Later they emerge from the clouds again, close to a moonlit port, and dip down very close to the ocean, going so slow that even Shaftoe, who knows nothing about planes, senses they are about to stall. They open the side door of the Dakota and, one-two-three-NOW, throw the body of PFC Gerald Hott out into the ocean. He makes what would be a big splash in the Oconomowoc town pool, but in the ocean it doesn't come to much.

An hour or so later they land the same Gooney Bird on an airstrip in the midst of a stunning aerial bombardment. They abandon the Skytrain at the end of the airstrip, next to the other C-47, and run through darkness, following the lead of the British pilots.
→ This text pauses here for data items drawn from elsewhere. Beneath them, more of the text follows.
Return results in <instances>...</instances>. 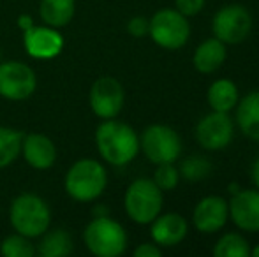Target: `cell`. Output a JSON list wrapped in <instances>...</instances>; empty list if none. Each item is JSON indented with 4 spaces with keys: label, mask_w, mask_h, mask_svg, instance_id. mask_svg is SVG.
Wrapping results in <instances>:
<instances>
[{
    "label": "cell",
    "mask_w": 259,
    "mask_h": 257,
    "mask_svg": "<svg viewBox=\"0 0 259 257\" xmlns=\"http://www.w3.org/2000/svg\"><path fill=\"white\" fill-rule=\"evenodd\" d=\"M96 146L101 157L113 166H125L140 151V137L131 125L115 118L103 120L96 130Z\"/></svg>",
    "instance_id": "cell-1"
},
{
    "label": "cell",
    "mask_w": 259,
    "mask_h": 257,
    "mask_svg": "<svg viewBox=\"0 0 259 257\" xmlns=\"http://www.w3.org/2000/svg\"><path fill=\"white\" fill-rule=\"evenodd\" d=\"M108 185V173L96 159H79L69 168L64 180L65 192L76 202H90L101 197Z\"/></svg>",
    "instance_id": "cell-2"
},
{
    "label": "cell",
    "mask_w": 259,
    "mask_h": 257,
    "mask_svg": "<svg viewBox=\"0 0 259 257\" xmlns=\"http://www.w3.org/2000/svg\"><path fill=\"white\" fill-rule=\"evenodd\" d=\"M83 241L90 254L97 257H118L127 250L129 238L123 226L108 215L94 217L83 231Z\"/></svg>",
    "instance_id": "cell-3"
},
{
    "label": "cell",
    "mask_w": 259,
    "mask_h": 257,
    "mask_svg": "<svg viewBox=\"0 0 259 257\" xmlns=\"http://www.w3.org/2000/svg\"><path fill=\"white\" fill-rule=\"evenodd\" d=\"M9 220L18 234H23L32 240L48 231L52 222V212L45 199H41L39 195L21 194L11 202Z\"/></svg>",
    "instance_id": "cell-4"
},
{
    "label": "cell",
    "mask_w": 259,
    "mask_h": 257,
    "mask_svg": "<svg viewBox=\"0 0 259 257\" xmlns=\"http://www.w3.org/2000/svg\"><path fill=\"white\" fill-rule=\"evenodd\" d=\"M162 190L150 178H138L127 187L123 206L131 220L136 224H150L162 212Z\"/></svg>",
    "instance_id": "cell-5"
},
{
    "label": "cell",
    "mask_w": 259,
    "mask_h": 257,
    "mask_svg": "<svg viewBox=\"0 0 259 257\" xmlns=\"http://www.w3.org/2000/svg\"><path fill=\"white\" fill-rule=\"evenodd\" d=\"M148 35L162 49L177 52L187 44L191 37V23L189 18L177 9H160L148 21Z\"/></svg>",
    "instance_id": "cell-6"
},
{
    "label": "cell",
    "mask_w": 259,
    "mask_h": 257,
    "mask_svg": "<svg viewBox=\"0 0 259 257\" xmlns=\"http://www.w3.org/2000/svg\"><path fill=\"white\" fill-rule=\"evenodd\" d=\"M140 150L152 164L175 162L182 153V141L177 130L169 125H148L140 137Z\"/></svg>",
    "instance_id": "cell-7"
},
{
    "label": "cell",
    "mask_w": 259,
    "mask_h": 257,
    "mask_svg": "<svg viewBox=\"0 0 259 257\" xmlns=\"http://www.w3.org/2000/svg\"><path fill=\"white\" fill-rule=\"evenodd\" d=\"M211 30L213 37L224 44H240L252 30V16L242 4H229L215 13Z\"/></svg>",
    "instance_id": "cell-8"
},
{
    "label": "cell",
    "mask_w": 259,
    "mask_h": 257,
    "mask_svg": "<svg viewBox=\"0 0 259 257\" xmlns=\"http://www.w3.org/2000/svg\"><path fill=\"white\" fill-rule=\"evenodd\" d=\"M37 78L30 65L21 62L0 64V97L7 100H25L35 92Z\"/></svg>",
    "instance_id": "cell-9"
},
{
    "label": "cell",
    "mask_w": 259,
    "mask_h": 257,
    "mask_svg": "<svg viewBox=\"0 0 259 257\" xmlns=\"http://www.w3.org/2000/svg\"><path fill=\"white\" fill-rule=\"evenodd\" d=\"M233 134H235V124L231 117L222 111H211L196 125V139L199 146L208 151L228 148L233 141Z\"/></svg>",
    "instance_id": "cell-10"
},
{
    "label": "cell",
    "mask_w": 259,
    "mask_h": 257,
    "mask_svg": "<svg viewBox=\"0 0 259 257\" xmlns=\"http://www.w3.org/2000/svg\"><path fill=\"white\" fill-rule=\"evenodd\" d=\"M89 100L96 117H99L101 120H109L122 111L123 102H125V92L118 79L111 76H103L94 81Z\"/></svg>",
    "instance_id": "cell-11"
},
{
    "label": "cell",
    "mask_w": 259,
    "mask_h": 257,
    "mask_svg": "<svg viewBox=\"0 0 259 257\" xmlns=\"http://www.w3.org/2000/svg\"><path fill=\"white\" fill-rule=\"evenodd\" d=\"M229 219L228 201L221 195H206L192 212V224L203 234H213L224 227Z\"/></svg>",
    "instance_id": "cell-12"
},
{
    "label": "cell",
    "mask_w": 259,
    "mask_h": 257,
    "mask_svg": "<svg viewBox=\"0 0 259 257\" xmlns=\"http://www.w3.org/2000/svg\"><path fill=\"white\" fill-rule=\"evenodd\" d=\"M229 219L238 229L259 233V190H238L228 202Z\"/></svg>",
    "instance_id": "cell-13"
},
{
    "label": "cell",
    "mask_w": 259,
    "mask_h": 257,
    "mask_svg": "<svg viewBox=\"0 0 259 257\" xmlns=\"http://www.w3.org/2000/svg\"><path fill=\"white\" fill-rule=\"evenodd\" d=\"M25 52L39 60H48L57 57L64 48V37L53 27H30L23 32Z\"/></svg>",
    "instance_id": "cell-14"
},
{
    "label": "cell",
    "mask_w": 259,
    "mask_h": 257,
    "mask_svg": "<svg viewBox=\"0 0 259 257\" xmlns=\"http://www.w3.org/2000/svg\"><path fill=\"white\" fill-rule=\"evenodd\" d=\"M150 224V236L159 247H177L185 240L189 231L187 220L175 212L164 213V215L159 213Z\"/></svg>",
    "instance_id": "cell-15"
},
{
    "label": "cell",
    "mask_w": 259,
    "mask_h": 257,
    "mask_svg": "<svg viewBox=\"0 0 259 257\" xmlns=\"http://www.w3.org/2000/svg\"><path fill=\"white\" fill-rule=\"evenodd\" d=\"M21 153L34 169H50L57 161V148L45 134H25L21 141Z\"/></svg>",
    "instance_id": "cell-16"
},
{
    "label": "cell",
    "mask_w": 259,
    "mask_h": 257,
    "mask_svg": "<svg viewBox=\"0 0 259 257\" xmlns=\"http://www.w3.org/2000/svg\"><path fill=\"white\" fill-rule=\"evenodd\" d=\"M236 125L245 137L259 143V90L247 93L236 104Z\"/></svg>",
    "instance_id": "cell-17"
},
{
    "label": "cell",
    "mask_w": 259,
    "mask_h": 257,
    "mask_svg": "<svg viewBox=\"0 0 259 257\" xmlns=\"http://www.w3.org/2000/svg\"><path fill=\"white\" fill-rule=\"evenodd\" d=\"M228 52H226V44L221 42L219 39L211 37L203 41L201 44L196 48L194 57H192V64L194 69L201 74H211L217 69L222 67Z\"/></svg>",
    "instance_id": "cell-18"
},
{
    "label": "cell",
    "mask_w": 259,
    "mask_h": 257,
    "mask_svg": "<svg viewBox=\"0 0 259 257\" xmlns=\"http://www.w3.org/2000/svg\"><path fill=\"white\" fill-rule=\"evenodd\" d=\"M238 99H240L238 88H236L235 81H231L228 78L215 79L206 92V100L210 104L211 111L229 113V111L236 108Z\"/></svg>",
    "instance_id": "cell-19"
},
{
    "label": "cell",
    "mask_w": 259,
    "mask_h": 257,
    "mask_svg": "<svg viewBox=\"0 0 259 257\" xmlns=\"http://www.w3.org/2000/svg\"><path fill=\"white\" fill-rule=\"evenodd\" d=\"M76 0H41L39 16L48 27L60 28L71 23L74 18Z\"/></svg>",
    "instance_id": "cell-20"
},
{
    "label": "cell",
    "mask_w": 259,
    "mask_h": 257,
    "mask_svg": "<svg viewBox=\"0 0 259 257\" xmlns=\"http://www.w3.org/2000/svg\"><path fill=\"white\" fill-rule=\"evenodd\" d=\"M72 248H74V245H72L67 231L55 229L41 234V241H39L35 252L41 257H65L71 254Z\"/></svg>",
    "instance_id": "cell-21"
},
{
    "label": "cell",
    "mask_w": 259,
    "mask_h": 257,
    "mask_svg": "<svg viewBox=\"0 0 259 257\" xmlns=\"http://www.w3.org/2000/svg\"><path fill=\"white\" fill-rule=\"evenodd\" d=\"M215 257H249V241L238 233H228L217 240L213 247Z\"/></svg>",
    "instance_id": "cell-22"
},
{
    "label": "cell",
    "mask_w": 259,
    "mask_h": 257,
    "mask_svg": "<svg viewBox=\"0 0 259 257\" xmlns=\"http://www.w3.org/2000/svg\"><path fill=\"white\" fill-rule=\"evenodd\" d=\"M25 134L11 127H0V168L9 166L21 151Z\"/></svg>",
    "instance_id": "cell-23"
},
{
    "label": "cell",
    "mask_w": 259,
    "mask_h": 257,
    "mask_svg": "<svg viewBox=\"0 0 259 257\" xmlns=\"http://www.w3.org/2000/svg\"><path fill=\"white\" fill-rule=\"evenodd\" d=\"M213 171V166L208 159L201 157V155H196V157L185 159L180 164V173L182 178H185L187 182H201V180L208 178Z\"/></svg>",
    "instance_id": "cell-24"
},
{
    "label": "cell",
    "mask_w": 259,
    "mask_h": 257,
    "mask_svg": "<svg viewBox=\"0 0 259 257\" xmlns=\"http://www.w3.org/2000/svg\"><path fill=\"white\" fill-rule=\"evenodd\" d=\"M0 254L4 257H32L35 254V248L30 243V238L16 233L0 243Z\"/></svg>",
    "instance_id": "cell-25"
},
{
    "label": "cell",
    "mask_w": 259,
    "mask_h": 257,
    "mask_svg": "<svg viewBox=\"0 0 259 257\" xmlns=\"http://www.w3.org/2000/svg\"><path fill=\"white\" fill-rule=\"evenodd\" d=\"M178 180H180V173H178V168H175V162L157 164V169L154 173V182L162 192L173 190L178 185Z\"/></svg>",
    "instance_id": "cell-26"
},
{
    "label": "cell",
    "mask_w": 259,
    "mask_h": 257,
    "mask_svg": "<svg viewBox=\"0 0 259 257\" xmlns=\"http://www.w3.org/2000/svg\"><path fill=\"white\" fill-rule=\"evenodd\" d=\"M203 7H205V0H175V9L187 18L199 14Z\"/></svg>",
    "instance_id": "cell-27"
},
{
    "label": "cell",
    "mask_w": 259,
    "mask_h": 257,
    "mask_svg": "<svg viewBox=\"0 0 259 257\" xmlns=\"http://www.w3.org/2000/svg\"><path fill=\"white\" fill-rule=\"evenodd\" d=\"M127 32L133 37H145L148 35V20L145 16H134L127 23Z\"/></svg>",
    "instance_id": "cell-28"
},
{
    "label": "cell",
    "mask_w": 259,
    "mask_h": 257,
    "mask_svg": "<svg viewBox=\"0 0 259 257\" xmlns=\"http://www.w3.org/2000/svg\"><path fill=\"white\" fill-rule=\"evenodd\" d=\"M162 250L157 243H141L134 248V257H160Z\"/></svg>",
    "instance_id": "cell-29"
},
{
    "label": "cell",
    "mask_w": 259,
    "mask_h": 257,
    "mask_svg": "<svg viewBox=\"0 0 259 257\" xmlns=\"http://www.w3.org/2000/svg\"><path fill=\"white\" fill-rule=\"evenodd\" d=\"M18 27H20V30H28L30 27H34V20H32L30 14H21L20 18H18Z\"/></svg>",
    "instance_id": "cell-30"
},
{
    "label": "cell",
    "mask_w": 259,
    "mask_h": 257,
    "mask_svg": "<svg viewBox=\"0 0 259 257\" xmlns=\"http://www.w3.org/2000/svg\"><path fill=\"white\" fill-rule=\"evenodd\" d=\"M250 176H252V182H254V185H256V189L259 190V157L256 159V161H254Z\"/></svg>",
    "instance_id": "cell-31"
},
{
    "label": "cell",
    "mask_w": 259,
    "mask_h": 257,
    "mask_svg": "<svg viewBox=\"0 0 259 257\" xmlns=\"http://www.w3.org/2000/svg\"><path fill=\"white\" fill-rule=\"evenodd\" d=\"M250 255H252V257H259V245H256V247L250 250Z\"/></svg>",
    "instance_id": "cell-32"
}]
</instances>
Then they go down a stairway and are underground—in a bomb shelter, to be precise. They can feel the bombs now but can't hear them.

“Welcome to Malta,” someone says. Shaftoe looks around and sees that he is surrounded by men in British and American uniforms. The Americans are familiar—it's the Marine Raider squad from Algiers, flown in on that other Dakota. The Brits are unfamiliar, and Shaftoe pegs them as the SAS men that those fellows in Washington were telling him about. The only thing they all have in common is that each man, somewhere on his uniform, is wearing the number 2702.